Upaya Mengatasi Kesulitan Belajar Mata Pelajaran Al-Qur'an Hadits pada Siswa MTs Ma'arif Nahdlatul Ulama 1 Brebes (Studi Kasus terhadap Kesulitan Belajar Siswa yang Berasal dari Sekolah Dasar)
Abstract
Latar belakang penelitian ini dimulai dari realitas di MTs, memiliki siswa yang berasal dari lulusan SD yang kesulitan untuk mengikuti mata pelajaran pendidikan Agama Islam khususnya mata pelajaran Al-Qur'an Hadits, di mana saat mereka di SD menerima materi Al Qur'an Hadits tidak maksimal, hanya 2 jam pelajaran dalam seminggu untuk semua aspek materi PAI, sementara mata pelajaran Al-Qur'an Hadits di MTs harus ditargetkan selesai sesuai dengan tuntutan kurikulum, sehingga mereka menjadi kesulitan untuk belajar mata pelajaran Al-Qur'an Hadits. Dengan pencermatan masalah tersebut, maka tesis ini meneliti kasus tentang kesulitan belajar Siswa yang berasal dari Sekolah Dasar di MTs Ma'arif NU 1 di Brebes dan upaya untuk mengatasinya. Tesis ini termasuk penelitian lapangan (field research), yang meneliti tentang kesulitan siswa yang berasal dari SD dalam mempelajari mata pelajaran Al-Qur'an hadits di MTs Ma'arif NU 1 di Brebes dengan mengambil populasi dan sampel dari siswa sebanyak 20% atau 40 anak, ditambah dengan 3 guru mata pelajaran tersebut sebagai cross cheks. Kerangka pemikiran dalam penelitian ini menyangkut faktor-faktor kesulitan siswa yakni dialeksia dan disgrafia yang dihubungkan dengan kedudukan siswa dan guru dalam proses pembelajaran dan tanggungjawabnya dalam proses perbaikan belajar dan tindak lanjut dalam kegiatan formal maupun nonformal. Adapun tehnik pengumpulan data dalam penelitian ini menggunakan metode observasi, wawancara, angket dan dokumen. Hasil dari pengumpulan data-data tersebut dianalisis dengan menggunakan metode content analysis.
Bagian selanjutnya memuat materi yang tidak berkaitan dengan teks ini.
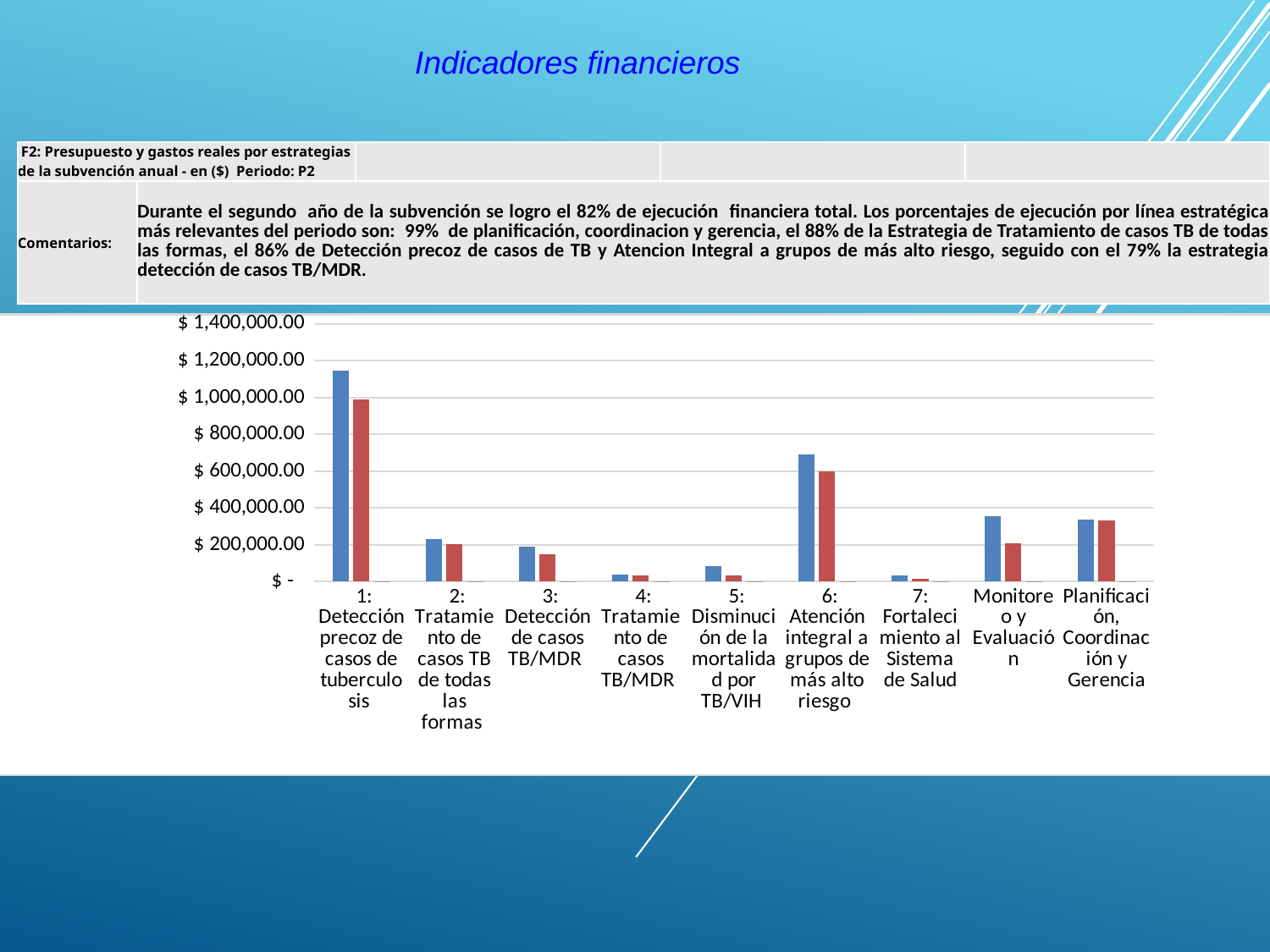
Which category has the shortest red bar in the chart? 7: Fortalecimiento al Sistema de Salud Is the blue bar for '1: Detección precoz de casos de tuberculosis' greater or less than $ 1,000,000.00? greater What kind of chart is shown on the slide? bar chart How many categories are shown along the x axis of the chart? 9 Is the red bar for '3: Detección de casos TB/MDR' greater or less than $ 200,000.00? less Is the blue bar for 'Planificación, Coordinación y Gerencia' greater or less than $ 400,000.00? less What is the highest value labelled on the y axis of the chart? $ 1,400,000.00 Which category has the tallest blue bar in the chart? 1: Detección precoz de casos de tuberculosis Which has the larger red bar: 'Monitoreo y Evaluación' or 'Planificación, Coordinación y Gerencia'? Planificación, Coordinación y Gerencia Which has the larger blue bar: '1: Detección precoz de casos de tuberculosis' or '6: Atención integral a grupos de más alto riesgo'? 1: Detección precoz de casos de tuberculosis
Hasil penelitian ini menemukan adanya kesulitan belajar dalam mata pelajaran Al Qur'an Hadits bagi siswa MTs Ma'arif NU 1 di Brebes yang berasal dari Sekolah Dasar, terbukti hasil prestasi mereka yang diperoleh nilai rata-ratanya hanya 68,4 di bawah standar KKM yang ditetapkan yakni 70 dalam mapel tersebut. Hal ini disebabkan adanya pengaruh yang besar dari materi mata pelajaran Al-Qur'an Hadits terhadap kesulitan mereka (85 %; jawaban angket nomor 4). Adapun upaya untuk mengatasinya dengan kegiatan bimbingan keagaman dalam rangka penyetaraan pengetahuan mereka yang mengalami kesulitan dengan melibatkan guru mapel yang bersangkutan, para orang tua,ustadz and kyai di dalam atau diluar sekolah.